Excerpts from spatial question data
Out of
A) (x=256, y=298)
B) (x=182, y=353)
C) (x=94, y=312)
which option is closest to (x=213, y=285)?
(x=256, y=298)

**EXERCISE AIM**. Put every line of the entries above into a numbered list, leaving out blank lines.

**TASK RESULT**.
1. Out of
2. A) (x=256, y=298)
3. B) (x=182, y=353)
4. C) (x=94, y=312)
5. which option is closest to (x=213, y=285)?
6. (x=256, y=298)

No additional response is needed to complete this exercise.